== RECORD LIST
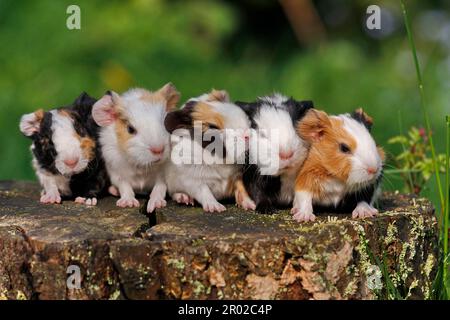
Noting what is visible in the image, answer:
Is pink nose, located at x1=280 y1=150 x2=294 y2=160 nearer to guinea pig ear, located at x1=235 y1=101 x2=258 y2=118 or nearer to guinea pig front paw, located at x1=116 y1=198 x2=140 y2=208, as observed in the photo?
guinea pig ear, located at x1=235 y1=101 x2=258 y2=118

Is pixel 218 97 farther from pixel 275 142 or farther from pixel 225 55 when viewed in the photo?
pixel 225 55

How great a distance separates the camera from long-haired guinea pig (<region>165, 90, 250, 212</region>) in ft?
16.0

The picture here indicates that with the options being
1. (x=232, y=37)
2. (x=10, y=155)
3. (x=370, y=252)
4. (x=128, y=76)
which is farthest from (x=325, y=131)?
(x=232, y=37)

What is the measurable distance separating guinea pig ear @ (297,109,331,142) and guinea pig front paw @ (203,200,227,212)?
0.74 metres

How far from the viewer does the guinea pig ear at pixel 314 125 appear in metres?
4.87

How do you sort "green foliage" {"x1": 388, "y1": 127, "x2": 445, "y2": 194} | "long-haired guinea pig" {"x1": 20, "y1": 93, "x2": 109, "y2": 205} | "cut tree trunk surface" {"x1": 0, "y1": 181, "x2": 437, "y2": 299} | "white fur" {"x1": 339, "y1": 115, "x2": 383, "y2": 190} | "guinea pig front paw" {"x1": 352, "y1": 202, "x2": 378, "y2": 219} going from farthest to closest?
"green foliage" {"x1": 388, "y1": 127, "x2": 445, "y2": 194} → "long-haired guinea pig" {"x1": 20, "y1": 93, "x2": 109, "y2": 205} → "guinea pig front paw" {"x1": 352, "y1": 202, "x2": 378, "y2": 219} → "white fur" {"x1": 339, "y1": 115, "x2": 383, "y2": 190} → "cut tree trunk surface" {"x1": 0, "y1": 181, "x2": 437, "y2": 299}

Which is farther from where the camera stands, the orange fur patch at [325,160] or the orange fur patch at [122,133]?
the orange fur patch at [122,133]

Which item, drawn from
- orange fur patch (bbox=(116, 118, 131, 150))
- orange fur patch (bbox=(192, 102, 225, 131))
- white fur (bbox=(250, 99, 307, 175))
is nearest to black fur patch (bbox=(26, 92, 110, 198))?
orange fur patch (bbox=(116, 118, 131, 150))

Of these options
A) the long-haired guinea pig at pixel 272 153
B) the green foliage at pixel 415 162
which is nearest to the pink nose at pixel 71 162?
the long-haired guinea pig at pixel 272 153

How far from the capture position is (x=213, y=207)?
16.5 ft

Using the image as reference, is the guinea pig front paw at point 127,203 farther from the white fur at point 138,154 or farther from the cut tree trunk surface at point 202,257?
the cut tree trunk surface at point 202,257

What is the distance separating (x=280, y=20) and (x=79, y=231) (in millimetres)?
9814

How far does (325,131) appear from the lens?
490 cm
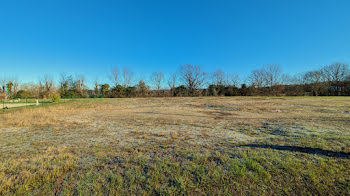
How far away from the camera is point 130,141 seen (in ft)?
11.6

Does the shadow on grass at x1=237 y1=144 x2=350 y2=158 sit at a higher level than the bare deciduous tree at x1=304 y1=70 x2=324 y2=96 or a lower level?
lower

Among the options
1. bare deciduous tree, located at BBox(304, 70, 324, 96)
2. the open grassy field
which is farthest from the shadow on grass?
bare deciduous tree, located at BBox(304, 70, 324, 96)

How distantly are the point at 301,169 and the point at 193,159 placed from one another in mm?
1736

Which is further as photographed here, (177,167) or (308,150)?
(308,150)

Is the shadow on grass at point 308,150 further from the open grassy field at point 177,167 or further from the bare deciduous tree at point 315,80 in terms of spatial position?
the bare deciduous tree at point 315,80

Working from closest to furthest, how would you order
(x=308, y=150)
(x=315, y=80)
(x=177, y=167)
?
(x=177, y=167) → (x=308, y=150) → (x=315, y=80)

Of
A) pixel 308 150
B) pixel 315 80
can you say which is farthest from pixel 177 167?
pixel 315 80

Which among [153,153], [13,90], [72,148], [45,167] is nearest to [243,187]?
[153,153]

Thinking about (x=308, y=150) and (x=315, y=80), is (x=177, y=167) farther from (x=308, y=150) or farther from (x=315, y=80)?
(x=315, y=80)

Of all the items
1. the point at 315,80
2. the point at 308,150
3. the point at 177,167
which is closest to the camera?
the point at 177,167

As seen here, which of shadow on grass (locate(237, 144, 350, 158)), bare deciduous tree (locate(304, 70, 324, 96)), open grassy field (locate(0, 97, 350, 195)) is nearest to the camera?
open grassy field (locate(0, 97, 350, 195))

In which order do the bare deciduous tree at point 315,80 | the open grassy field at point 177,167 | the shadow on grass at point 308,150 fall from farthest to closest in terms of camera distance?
the bare deciduous tree at point 315,80 → the shadow on grass at point 308,150 → the open grassy field at point 177,167

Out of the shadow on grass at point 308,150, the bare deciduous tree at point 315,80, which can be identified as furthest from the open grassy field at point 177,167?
the bare deciduous tree at point 315,80

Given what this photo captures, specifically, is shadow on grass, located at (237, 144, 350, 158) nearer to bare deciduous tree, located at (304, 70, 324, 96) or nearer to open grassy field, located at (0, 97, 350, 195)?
open grassy field, located at (0, 97, 350, 195)
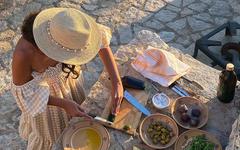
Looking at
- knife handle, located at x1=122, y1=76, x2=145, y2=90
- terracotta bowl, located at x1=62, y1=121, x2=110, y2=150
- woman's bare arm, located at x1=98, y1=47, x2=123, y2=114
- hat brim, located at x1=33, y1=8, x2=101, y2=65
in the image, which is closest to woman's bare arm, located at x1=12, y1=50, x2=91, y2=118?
terracotta bowl, located at x1=62, y1=121, x2=110, y2=150

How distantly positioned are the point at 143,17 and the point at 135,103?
3060 mm

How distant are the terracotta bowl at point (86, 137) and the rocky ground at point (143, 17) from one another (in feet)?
7.54

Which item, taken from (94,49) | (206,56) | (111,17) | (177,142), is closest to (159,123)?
(177,142)

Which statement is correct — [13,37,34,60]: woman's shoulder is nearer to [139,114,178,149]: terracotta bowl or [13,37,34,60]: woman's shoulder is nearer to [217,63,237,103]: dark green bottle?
[139,114,178,149]: terracotta bowl

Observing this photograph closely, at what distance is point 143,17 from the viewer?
676 centimetres

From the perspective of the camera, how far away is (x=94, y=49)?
3.52m

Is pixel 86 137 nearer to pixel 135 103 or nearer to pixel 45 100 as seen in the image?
pixel 45 100

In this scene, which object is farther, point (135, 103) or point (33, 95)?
point (135, 103)

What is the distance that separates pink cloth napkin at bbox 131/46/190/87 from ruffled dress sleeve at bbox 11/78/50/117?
1075mm

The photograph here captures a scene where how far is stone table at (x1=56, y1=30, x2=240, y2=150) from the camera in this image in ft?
12.3

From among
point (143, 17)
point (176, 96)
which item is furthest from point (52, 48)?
point (143, 17)

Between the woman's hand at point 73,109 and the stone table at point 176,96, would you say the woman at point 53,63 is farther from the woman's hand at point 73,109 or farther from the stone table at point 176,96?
the stone table at point 176,96

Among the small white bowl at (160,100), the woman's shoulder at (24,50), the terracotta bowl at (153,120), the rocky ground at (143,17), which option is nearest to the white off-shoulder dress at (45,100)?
the woman's shoulder at (24,50)

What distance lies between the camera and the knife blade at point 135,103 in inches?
154
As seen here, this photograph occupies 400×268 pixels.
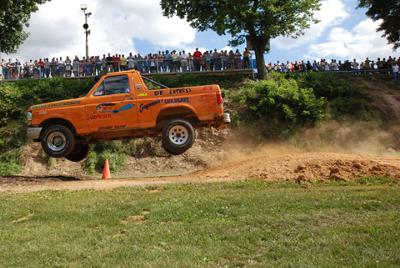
====
PROBLEM TO SOLVE :: Copy out every line in the records above that contains the word "rocky".

TASK RESULT ::
How distant are the terracotta bowl at point (86, 137) and the rocky ground at point (143, 17) from one another (in feet)?
Among the small white bowl at (160,100), the woman's shoulder at (24,50), the terracotta bowl at (153,120), the rocky ground at (143,17), which option is nearest to the white off-shoulder dress at (45,100)?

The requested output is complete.